Fig. 3: Kinetic characterization of pMT7 and pMT10 enzymes.

a Fold change in pMT7 activity when SAH (0-200 μM), homocysteine (0-200 μM), adenine (0–200 μM), or adenosine (0–200 μM) was supplemented into purified pMT7 reaction. It was calculated by dividing the pMT7 activity where no additive was added. b Fold change in pMT7 and pMT10 activities when SAH (0–40 μM) was supplemented into the purified enzyme reactions. It was calculated by dividing the pMT7 and pMT10 activity where no additive was added. c Effect of introducing auxiliary enzymes, Mtn and MtaD, to hydrolyse SAH on cis-α-irone production by purifying pMT7 and pMT10 with or without initial 20 μM SAH. pMT10 increased production of cis-α-irone by ~4.5 and ~6.5-fold without and with MtaD enzyme, respectively compared to pMT7 reaction alone. a to c, The average and s.d. of three biologically independent experiments are shown.
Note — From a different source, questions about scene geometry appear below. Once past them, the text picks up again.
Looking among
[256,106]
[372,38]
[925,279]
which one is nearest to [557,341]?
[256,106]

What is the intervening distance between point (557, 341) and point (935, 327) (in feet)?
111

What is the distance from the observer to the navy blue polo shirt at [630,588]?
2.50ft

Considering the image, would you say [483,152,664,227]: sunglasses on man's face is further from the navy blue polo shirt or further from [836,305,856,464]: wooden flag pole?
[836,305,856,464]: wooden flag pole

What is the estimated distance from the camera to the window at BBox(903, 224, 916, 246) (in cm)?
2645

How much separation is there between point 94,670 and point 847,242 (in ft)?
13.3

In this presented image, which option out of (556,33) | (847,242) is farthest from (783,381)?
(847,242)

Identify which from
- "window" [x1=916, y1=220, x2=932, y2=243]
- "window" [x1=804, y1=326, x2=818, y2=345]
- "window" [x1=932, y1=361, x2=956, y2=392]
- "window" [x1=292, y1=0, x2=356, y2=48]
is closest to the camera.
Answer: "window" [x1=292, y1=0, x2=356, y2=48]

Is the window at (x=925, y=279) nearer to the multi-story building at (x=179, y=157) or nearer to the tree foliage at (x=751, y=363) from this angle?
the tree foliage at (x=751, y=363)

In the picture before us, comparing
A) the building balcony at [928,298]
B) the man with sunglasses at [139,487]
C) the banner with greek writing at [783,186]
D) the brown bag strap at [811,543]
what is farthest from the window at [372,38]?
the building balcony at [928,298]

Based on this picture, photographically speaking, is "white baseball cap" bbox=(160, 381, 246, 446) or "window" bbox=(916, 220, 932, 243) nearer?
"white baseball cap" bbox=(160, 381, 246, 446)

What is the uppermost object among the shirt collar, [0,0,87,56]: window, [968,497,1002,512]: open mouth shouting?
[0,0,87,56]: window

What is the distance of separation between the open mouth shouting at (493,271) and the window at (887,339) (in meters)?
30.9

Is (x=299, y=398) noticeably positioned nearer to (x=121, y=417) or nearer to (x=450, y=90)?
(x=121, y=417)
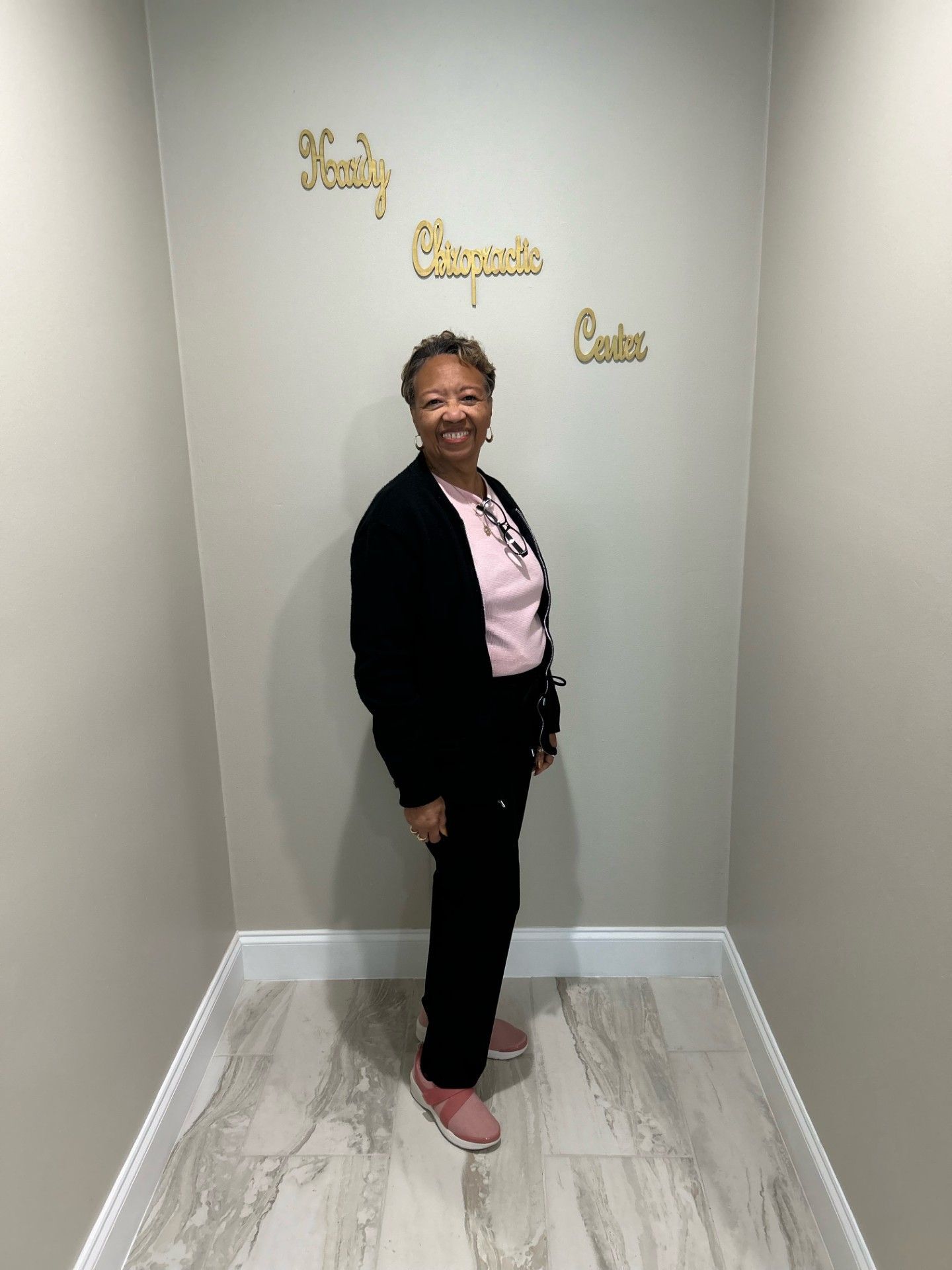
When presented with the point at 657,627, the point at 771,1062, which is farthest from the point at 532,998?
the point at 657,627

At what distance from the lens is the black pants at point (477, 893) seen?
1.76 meters

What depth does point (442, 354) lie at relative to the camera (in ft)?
5.51

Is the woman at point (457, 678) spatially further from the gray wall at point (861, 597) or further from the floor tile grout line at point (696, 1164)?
the gray wall at point (861, 597)

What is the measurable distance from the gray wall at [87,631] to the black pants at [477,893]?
57 centimetres

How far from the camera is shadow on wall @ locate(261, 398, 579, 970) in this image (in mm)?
2109

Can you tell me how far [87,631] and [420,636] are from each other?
581mm

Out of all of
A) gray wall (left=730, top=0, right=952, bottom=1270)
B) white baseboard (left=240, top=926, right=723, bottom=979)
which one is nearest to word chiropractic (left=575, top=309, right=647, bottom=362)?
gray wall (left=730, top=0, right=952, bottom=1270)

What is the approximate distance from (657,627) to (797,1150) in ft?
3.65

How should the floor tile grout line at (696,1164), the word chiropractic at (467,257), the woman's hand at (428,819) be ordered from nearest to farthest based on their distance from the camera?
1. the floor tile grout line at (696,1164)
2. the woman's hand at (428,819)
3. the word chiropractic at (467,257)

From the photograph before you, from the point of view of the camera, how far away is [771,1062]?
74.5 inches

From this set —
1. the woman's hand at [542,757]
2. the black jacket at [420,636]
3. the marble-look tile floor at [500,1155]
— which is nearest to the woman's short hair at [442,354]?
the black jacket at [420,636]

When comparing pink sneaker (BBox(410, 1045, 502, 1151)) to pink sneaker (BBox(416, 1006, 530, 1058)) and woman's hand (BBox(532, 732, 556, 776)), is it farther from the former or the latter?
woman's hand (BBox(532, 732, 556, 776))

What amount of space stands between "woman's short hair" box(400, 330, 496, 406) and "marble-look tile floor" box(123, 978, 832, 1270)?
149 cm

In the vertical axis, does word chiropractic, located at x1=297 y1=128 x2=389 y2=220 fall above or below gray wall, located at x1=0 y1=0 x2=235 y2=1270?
above
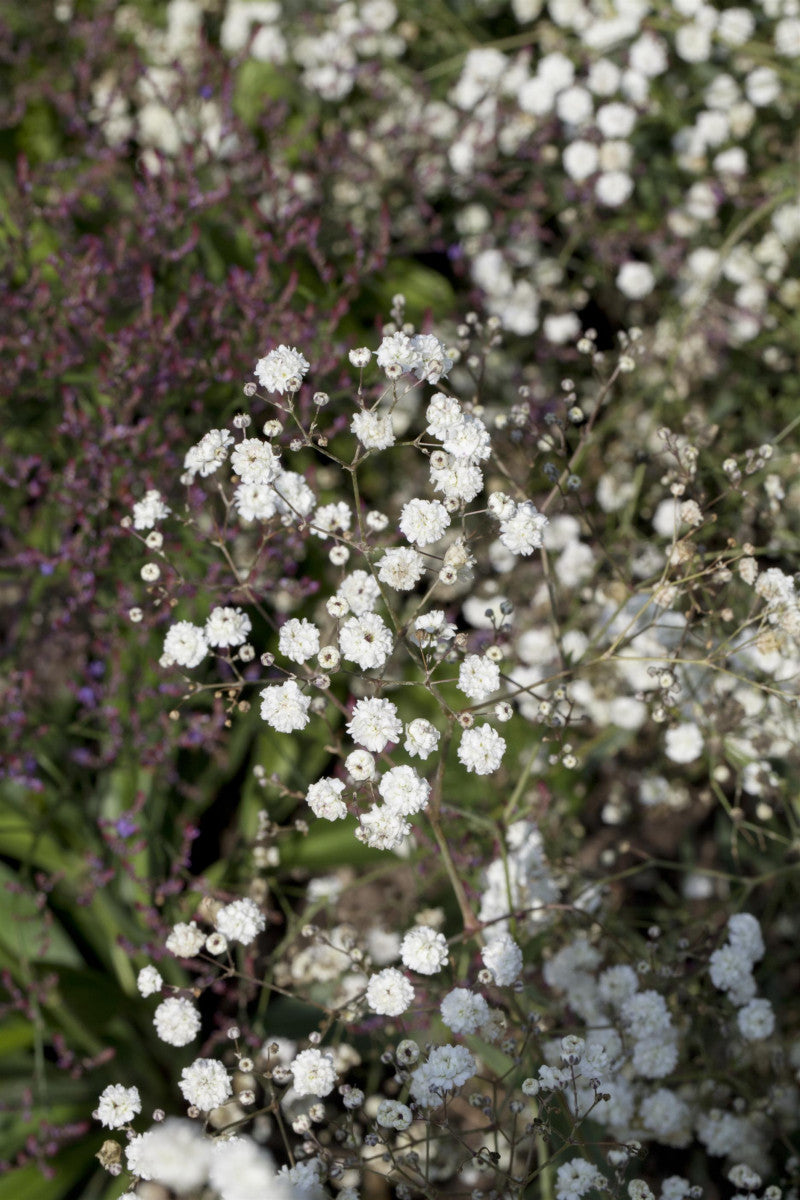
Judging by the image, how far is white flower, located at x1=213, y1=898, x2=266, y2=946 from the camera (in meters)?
1.63

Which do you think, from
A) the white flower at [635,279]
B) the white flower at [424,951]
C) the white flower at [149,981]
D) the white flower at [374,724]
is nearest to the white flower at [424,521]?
the white flower at [374,724]

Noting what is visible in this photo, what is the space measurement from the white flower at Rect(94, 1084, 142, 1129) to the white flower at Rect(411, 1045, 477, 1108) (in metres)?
0.43

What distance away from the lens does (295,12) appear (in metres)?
3.41

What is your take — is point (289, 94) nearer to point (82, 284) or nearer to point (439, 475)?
point (82, 284)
Significance (p-value) was evaluated by a two-sided Student’s t-test, n.s. represents p > 0.05. d In vitro biotransformation of psi-ionone to cis-α-irone by using cell lysates containing overexpressed pMT10. The bar chart represents the mean value of irone concentration. The orange diamonds represent the percentage conversion calculated based on the starting substrate concentration. The average and the s.d. of two biologically independent experiments are shown in the graph. The abbreviations are as follows. Mtn, S-adenosylhomocysteine nucleosidase. MtaD, S-adenosylhomocysteine deaminase. SAH, S-adenosylhomocysteine. Source data are provided as a Source Data file.